Columns
Birth of a genius
Thursday 3 November 2016
When I joined Reuters in 1952 I quickly encountered the genius of Paul Julius Reuter in a field unrelated to news.
We still handled on the desk money remittance cables. An Indian in Nairobi deposited the money for the remittance at the Reuter office, which sent a telegram to London and we sent it on to Bombay, where the beneficiary collected the remittance. It was an extension of the telegram business which Reuter founded and was Reuter’s brilliant precursor of PayPal.
The genius of Israel Beer Josaphat - the name given to him when he was born - was slow to show itself. But the characteristic which always shone through was his resilience - the ability always to bounce back.
It took him seven years to break into the British newspaper market with rejection after rejection, particularly from the haughty London Times. A lesser man would have given up.
Reuter would never have claimed to have been a pioneer in the news business - that was Charles Havas. I believe that the reason Reuter marked himself out as a genius was because of his other extraordinary acts of entrepreneurship.
Not satisfied with supplying news, he built the cables to carry it. To lay the cable from Lowestoft to Norderney in Germany in 1866 cost Reuter £153,000. Four years later he sold it to the British government for £726,000, a profit of £573,000. That is £58 million at today’s values.
Not satisfied with girdling the earth with his news, in 1872 he signed a contract which the British statesman Lord Curzon described as the most complete grant ever made of control of resources by any country to a foreigner. “The news of the concession fell like a bombshell in Europe”, he said. Reuter signed it with Nasir al-Din Shah, king of Persia. Reuter was required to build a railway and tramways and other utilities, work all mines except gold and silver, found a bank and manage the customs. Given our knowledge of the history of Persia in the twentieth century we are not surprised that the imams opposed the concession and the shah was forced to find an excuse cancel it. But a second concession in 1889 gave him the license to found the Imperial Bank of Persia - so all was not lost.
We very properly credit Reuter with laying down the principles of independence which we have treasured and which have always governed the company he founded
We very properly credit Reuter with laying down the principles of independence which we have treasured and which have always governed the company he founded. After all, his German competitor Wolff was not independent. I am sure the astute businessman Reuter would not have exaggerated the motivation. When we were discussing the flotation of Reuters in the Reuter Board in 1984 I well remember Rupert Murdoch questioning the need to continue the Reuter Trust. “After all”, he said, “It is in Reuters commercial interest to be independent.” Cynics amongst us thought he would say that because the Trust would be a barrier if he ever wanted to acquire the company.

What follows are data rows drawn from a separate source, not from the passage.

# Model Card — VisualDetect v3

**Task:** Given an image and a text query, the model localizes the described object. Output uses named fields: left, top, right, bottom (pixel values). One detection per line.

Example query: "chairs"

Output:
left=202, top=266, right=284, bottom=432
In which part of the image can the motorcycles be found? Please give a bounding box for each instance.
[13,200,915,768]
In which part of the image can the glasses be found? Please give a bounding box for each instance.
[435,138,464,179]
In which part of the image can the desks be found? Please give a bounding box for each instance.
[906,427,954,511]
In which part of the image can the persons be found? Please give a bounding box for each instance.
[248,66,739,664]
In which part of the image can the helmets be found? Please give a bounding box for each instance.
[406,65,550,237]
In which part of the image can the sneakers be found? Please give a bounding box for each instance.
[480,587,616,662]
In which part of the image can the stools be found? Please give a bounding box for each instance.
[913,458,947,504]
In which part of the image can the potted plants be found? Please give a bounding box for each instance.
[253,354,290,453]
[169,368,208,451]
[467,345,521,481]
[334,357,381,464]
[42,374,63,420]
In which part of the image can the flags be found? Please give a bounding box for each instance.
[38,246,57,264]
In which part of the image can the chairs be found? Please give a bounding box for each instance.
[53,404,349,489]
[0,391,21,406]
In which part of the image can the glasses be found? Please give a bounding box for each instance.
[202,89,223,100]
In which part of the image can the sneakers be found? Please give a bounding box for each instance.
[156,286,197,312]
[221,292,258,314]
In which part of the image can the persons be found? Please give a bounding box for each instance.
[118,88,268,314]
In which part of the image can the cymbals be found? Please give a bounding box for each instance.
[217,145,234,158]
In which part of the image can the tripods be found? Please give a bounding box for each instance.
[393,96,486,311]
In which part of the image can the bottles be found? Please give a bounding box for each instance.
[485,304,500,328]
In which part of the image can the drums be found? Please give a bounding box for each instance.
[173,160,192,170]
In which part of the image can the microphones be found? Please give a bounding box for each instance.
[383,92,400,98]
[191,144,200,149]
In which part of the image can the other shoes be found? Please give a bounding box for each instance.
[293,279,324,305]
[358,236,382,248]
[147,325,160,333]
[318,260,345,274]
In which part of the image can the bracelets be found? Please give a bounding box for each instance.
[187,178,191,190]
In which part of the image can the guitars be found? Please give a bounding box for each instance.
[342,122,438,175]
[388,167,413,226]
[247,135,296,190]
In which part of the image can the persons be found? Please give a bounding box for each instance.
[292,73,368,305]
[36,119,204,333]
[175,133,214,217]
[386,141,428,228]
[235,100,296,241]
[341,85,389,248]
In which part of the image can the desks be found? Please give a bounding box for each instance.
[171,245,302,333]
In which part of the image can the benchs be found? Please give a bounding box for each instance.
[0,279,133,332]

I must comment on one of Reuter’s incidental strokes of genius. It was to change his name from Josaphat to Reuter. Think: If he had not done that, when someone asked you who you worked for you would have had to say: Thomson Josaphats. Thomson Reuters sounds much better.
Some have questioned the extent of Reuter’s financial success. He died in 1899 worth £263,000 gross. That is £31 million today. I think that was a very respectable sum for the poor son of a rabbi.
We commemorate today the birth of a genius. We shall always be in the great man’s debt.
The portrait of Paul Julius Reuter was painted by Rudolf Lehmann in 1869 and later exhibited at the Royal Academy’s Summer Exhibition. It eventually came into the possession of his grandson Hubert, 3rd Baron de Reuter, who in 1916 presented it to Roderick Jones, then head of Reuters. It now hangs in the boardroom of Thomson Reuters’ office at 3 Times Square, New York.